At Least 30 People Believed To Have Shown Up At Once

Martha's Café, in the process of being absolutely hammered with orders.
Martha's Café, in the process of being absolutely hammered with orders.

FAYETTEVILLE, AR—According to waitstaff sources at Martha's Café on Garland Avenue, the restaurant is getting absolutely slammed right now, a turn of events that occurred without any warning or logic, and reportedly shows no signs of letting up.

"This is insane," said waitress Clarissa Oakman, 24, as she filled an empty tray with water glasses. "Seriously, Tuesdays are never like this, ever. This is insane."

Added Oakman, "I just looked over at Kim [Hassett], and she gave me this look, like, 'What the fuck?'"
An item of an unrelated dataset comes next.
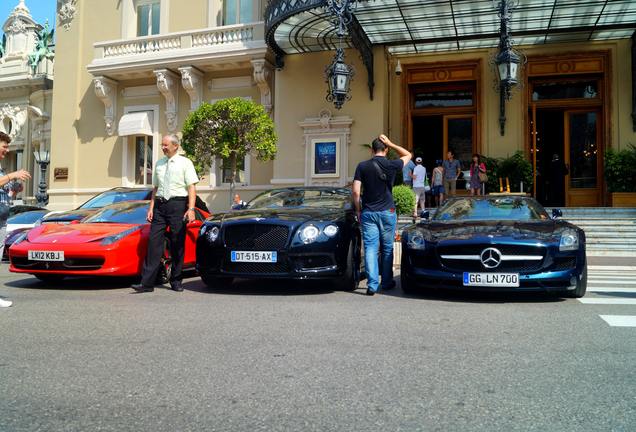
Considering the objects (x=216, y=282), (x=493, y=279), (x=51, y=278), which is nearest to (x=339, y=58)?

Staff members confirmed that around 8:45 p.m., they watched in increasing alarm as three parties of four and a party of six entered the eatery in rapid succession, followed by five more customers at 8:47 and another party of four at 8:52. Since that time, sources claimed, three more customers have also sat down to eat, a development that has left employees in a frantic state and with few options for dealing with this shit.

Assistant manager Ben Frosher told reporters that the staff was entirely unprepared for such a sudden and large crowd of customers, noting that they now regret allowing line cook Nate Bloomberg to go home early.

"Man, we could really use [Nate] right now," said Frosher, who was in the office doing paperwork when the unexpected rush began. "And then Pete called in sick again. Of course."

Any hope of maintaining a "normal" evening shift was now out of the question, Frosher said, and although hostess Laurie Gilbert was supposed to clock out in 10 minutes, that was "definitely not happening."

"If [manager] Ron [Bergmot] wants to get on my case about the extra hours, fine," Frosher said. "He's not here. He's not seeing what we have to deal with."

Kitchen sources claimed that line cook Jim Zwieck has been hit the hardest by the out-of-nowhere crowd of hungry customers. Zwieck is said to be alone in the kitchen with as many as five backed-up orders, and has reportedly not taken a cigarette break since 15 minutes before the first batch of dinner-rush tickets started to come in.

"Jim's in the weeds right now," Frosher said. "I wish I could help him, but I've got to go to the basement to get ice, change out the tanks for the soda machine, and then try to do some of these dishes, or else we're going to run out of clean bowls."

Frosher also admitted to being a little afraid of Zwieck.

Multiple theories for the unexpected slamming have been brought forward, including the end of some kind of sporting event, a big public rally or gathering happening nearby, sheer happenstance, and the fact that it's a nice night.

According to Frosher, Martha's Café employees will likely only be able to do the bare minimum of their usual next-day prep duties, or else be stuck in the restaurant for up to two hours after closing.

"If I have to, I'll just write a note saying things got crazy," said Frosher, ignoring the phone that has been ringing off and on for the past five minutes. "They can't expect us to do all this extra work after closing. That's ridiculous."

As of press time, Martha's Café has run out of the chipotle-barley soup and the vegetarian chili, the self-bussing station has dirty dishes and glasses piled up to dangerously high levels, and an eight top has just walked in through the door.